Poco después el puerto se abrió cuando España le dio base en Canarias a la flota pesquera española y a la extranjera como Puerto de carga, descarga y pertrecho. Esto provocó la llegada en avalancha de peninsulares proveedores de buques, de talleres, personal cualificado electrónica, mecánicos y de otros oficios. Nació una nueva forma de contrabando de tabaco que controlaba en exclusiva mi padrino Mariano Morales, que trabajaba en la aduana como proveedor de buques, ya que el tabaco que llegaba a Interpor no se podía vender en plaza. ¡Era un negocio bordado! El capitán del barco que quisiera hacer el pedido, solicitaba 100 cajas de las cuales tan solo compraban 20 y las 80 restantes se repartían entre los varones de la ciudad y se vendían en plaza. Algo parecido ocurría con el pescado, cuyos principales contrabandistas eran un canario y tres peninsulares afincados en la Isla. Ellos esperaban la llegada de flotas de Rusia, Corea o Italia, por ejemplo, a quienes les compraban el pescado que luego vendían aquí o mandaban a la Península en cajas en las que figuraba que provenían de barcos con base en Las Palmas. Porque a España el pescado que podía entrar tenían que ser de los barcos que tenían su base aquí. Se llevaban las cajas a los almacenes de dicha sociedad, se cambiaban las cajas de cualquier barco de ellos con base en Las Palmas y salían para Península sin ningún problema.
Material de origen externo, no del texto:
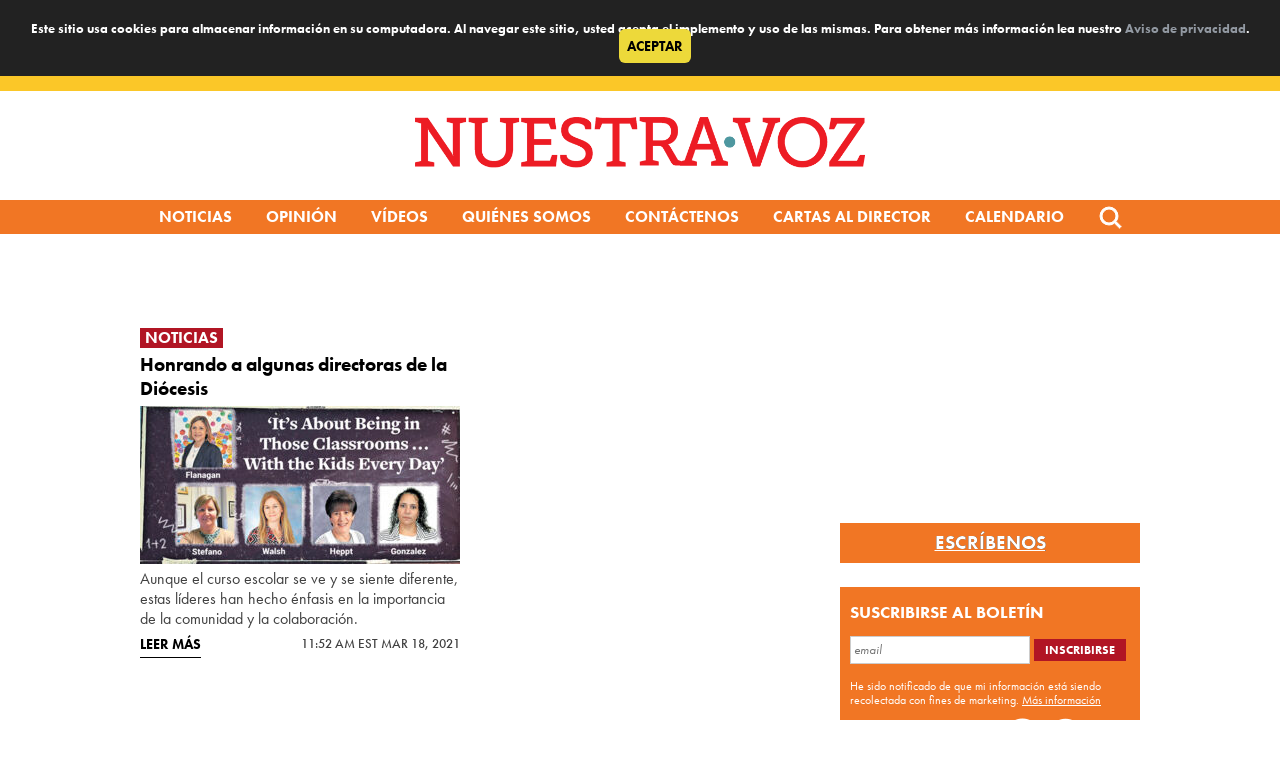

--- FILE ---
content_type: text/html; charset=utf-8
request_url: https://www.google.com/recaptcha/api2/aframe
body_size: 267
content:
<!DOCTYPE HTML><html><head><meta http-equiv="content-type" content="text/html; charset=UTF-8"></head><body><script nonce="RnifKUKjGiH37xxrnn-MXw">/** Anti-fraud and anti-abuse applications only. See google.com/recaptcha */ try{var clients={'sodar':'https://pagead2.googlesyndication.com/pagead/sodar?'};window.addEventListener("message",function(a){try{if(a.source===window.parent){var b=JSON.parse(a.data);var c=clients[b['id']];if(c){var d=document.createElement('img');d.src=c+b['params']+'&rc='+(localStorage.getItem("rc::a")?sessionStorage.getItem("rc::b"):"");window.document.body.appendChild(d);sessionStorage.setItem("rc::e",parseInt(sessionStorage.getItem("rc::e")||0)+1);localStorage.setItem("rc::h",'1769021048199');}}}catch(b){}});window.parent.postMessage("_grecaptcha_ready", "*");}catch(b){}</script></body></html>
De todos nosotros, los que nos dedicamos al contrabando en Tánger, el único que enganchó al negocio del pescado fue mi padrino Pedro Monzón. Yo, en concreto, durante esta época tenía el primer y único astillero de construcción de barcos de acero en todo el Archipiélago, que desapareció por el engaño de dos políticos. Al igual que ocurrió con anterioridad, el negocio del contrabando del pescado llegó a su final. Esta es la verdadera historia de esta práctica en Canarias, a la que yo me dediqué durante dos décadas de mi vida.